Of course, economic development is also tightly coupled with several other conditions that could be conducive to healthy lifestyles: lower gender inequality, greater educational attainment for both men and women, less strenuous working conditions, and greater female economic independence, for example (Cohn 2017). Economic development thus provides a variety of mechanisms that allow gender-based variation in health lifestyles. Yet across these different processes, we argue that the provision of a wide diversity of food choices remains crucial for how food choices vary across countries.
2.
Typically, health lifestyles behavior examines a wide variety of health behaviors. We focus specifically on healthy eating for two reasons. First, dietary choice might be a particularly important health behavior to understand, given the resonance of, and attention given to, dietary choice. Second, we simplify the focus on health behavior to examine variation in patterns of living conditions across a wide variety of countries (Cockerham 2005).
3.
Though see Altman, Van Hook, and Hillemeier (2016) for a critique.
4.
Individual-level information on caloric consumption is not available in the ISSP. We replicated all results with a categorical measure of BMI. All results are the same.
5.
Tests using a squared term for GDP do not improve model fit. We also replicated analyses with a composite measure of food access and availability drawn from the FAO. The correlation of this measure and logged GDP is 0.91.
6.
Household income is standardized separately by country. We topcode household income at three standard deviations and impute missing values at zero. Results are the same if missing values are dropped instead.
7.

● **Prompt 1**:
Reproduce the passage from the health-lifestyles notes starting at "Of course, economic" and ending at "vary across countries.".
● **Prompt 2**:
According to the health-lifestyles notes, why do the authors narrow their focus to healthy eating? Answer in one to three sentences.
● **Prompt 3**:
Rewrite the paragraph in the health-lifestyles notes that begins "Household income is standardized" as a bulleted list, keeping its main facts.

● **Items**:
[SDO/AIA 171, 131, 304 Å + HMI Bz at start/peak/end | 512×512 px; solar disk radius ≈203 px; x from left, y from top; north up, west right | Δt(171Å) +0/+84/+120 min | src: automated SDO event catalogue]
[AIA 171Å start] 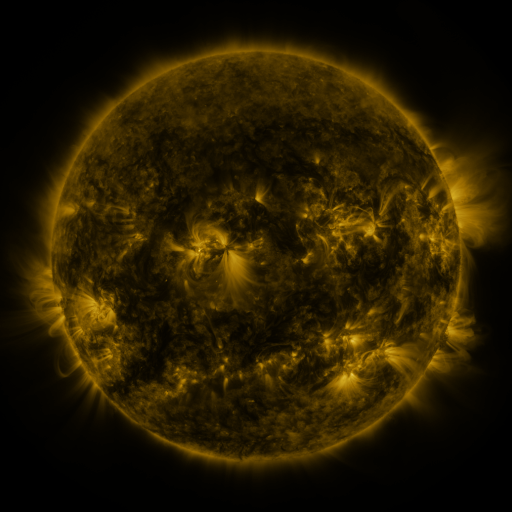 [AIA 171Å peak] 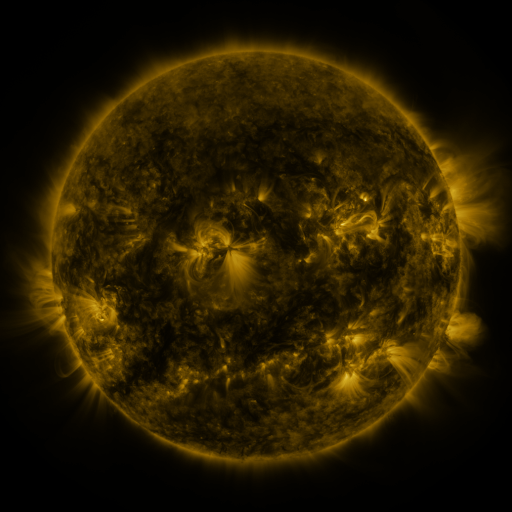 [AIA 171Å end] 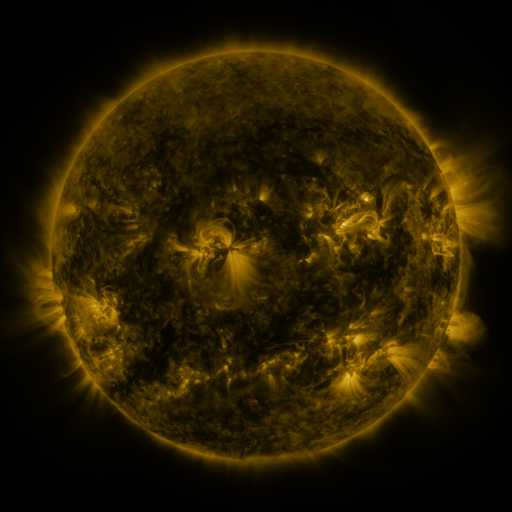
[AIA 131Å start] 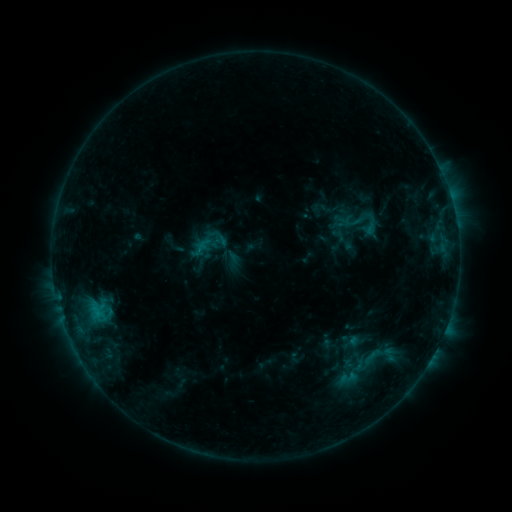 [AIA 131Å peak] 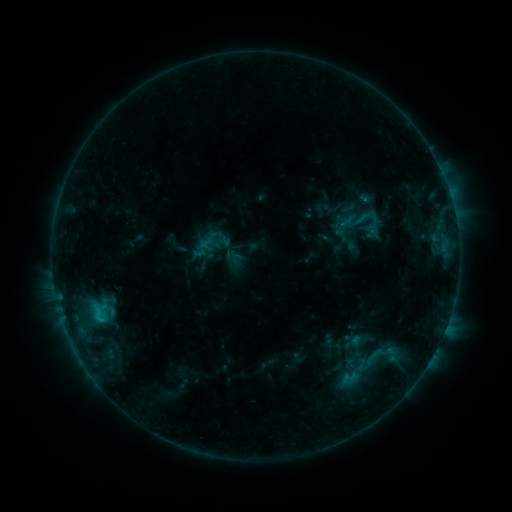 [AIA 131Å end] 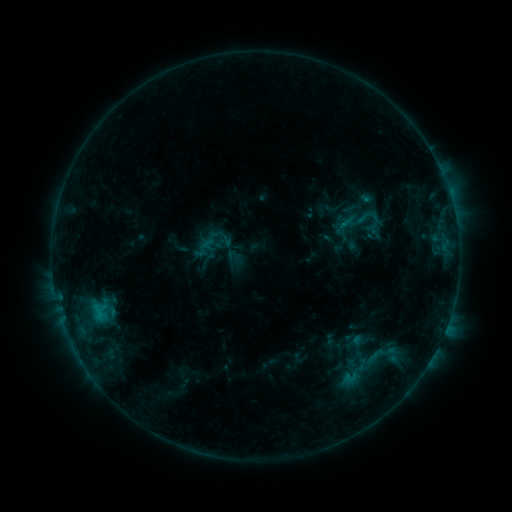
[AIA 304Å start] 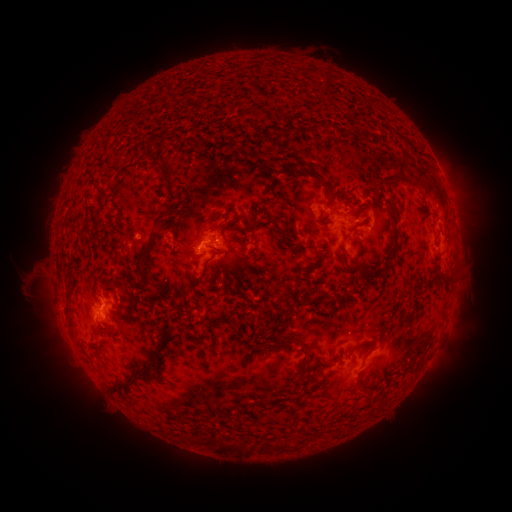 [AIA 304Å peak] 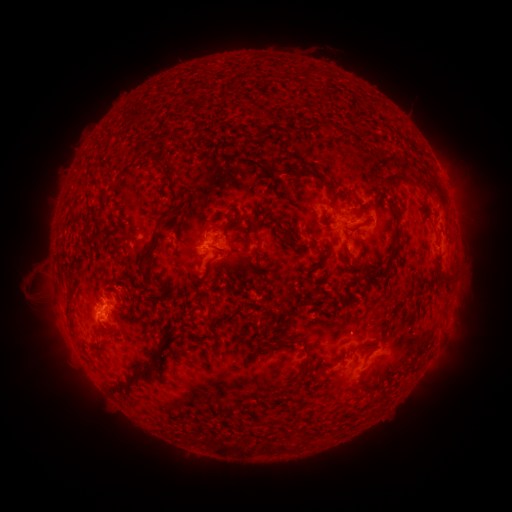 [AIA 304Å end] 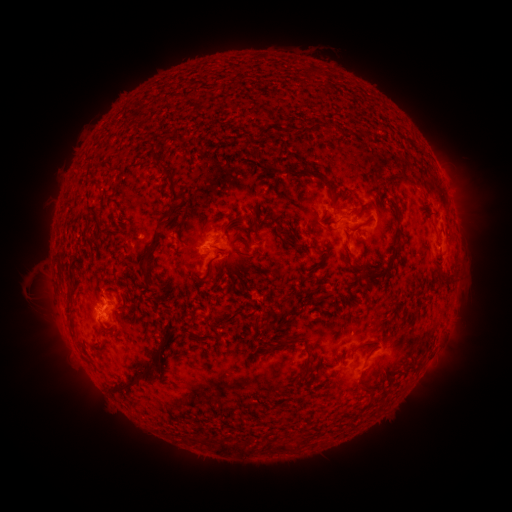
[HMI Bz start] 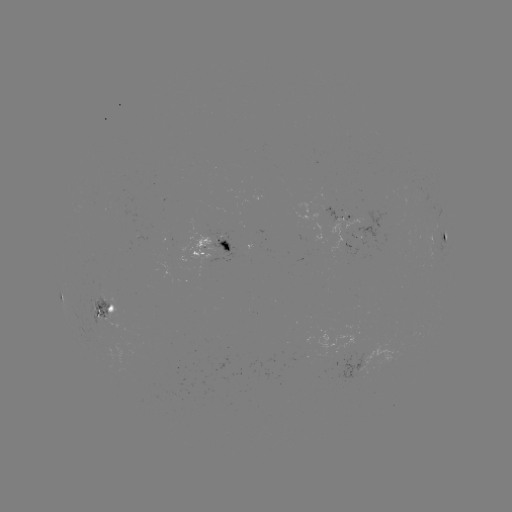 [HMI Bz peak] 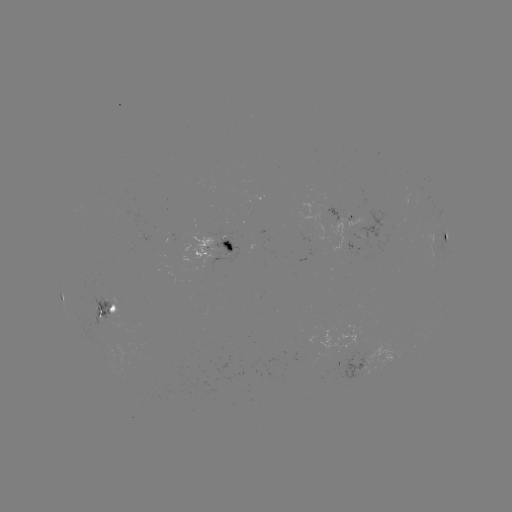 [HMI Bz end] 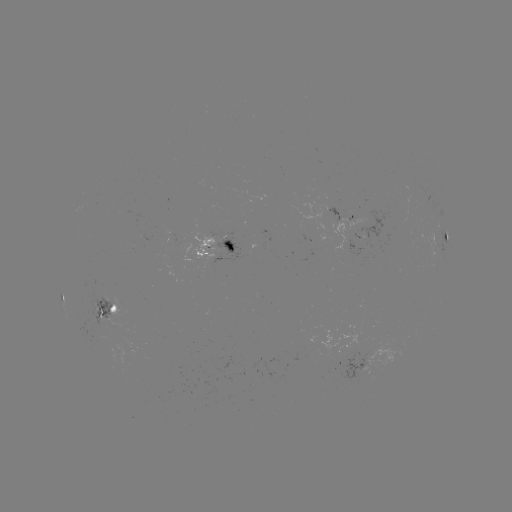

● **Exercise result 1**:
Of course, economic development is also tightly coupled with several other conditions that could be conducive to healthy lifestyles: lower gender inequality, greater educational attainment for both men and women, less strenuous working conditions, and greater female economic independence, for example (Cohn 2017). Economic development thus provides a variety of mechanisms that allow gender-based variation in health lifestyles. Yet across these different processes, we argue that the provision of a wide diversity of food choices remains crucial for how food choices vary across countries.

● **Exercise result 2**:
The authors give two reasons for focusing on healthy eating. First, dietary choice may be an especially important health behavior to understand, given the resonance of dietary choice and the attention it receives. Second, narrowing the focus lets them examine variation in patterns of living conditions across a wide variety of countries.

● **Exercise result 3**:
- Household income is standardized separately for each country.
- Household income is topcoded at three standard deviations.
- Missing values are imputed at zero.
- Results are the same if missing values are dropped instead.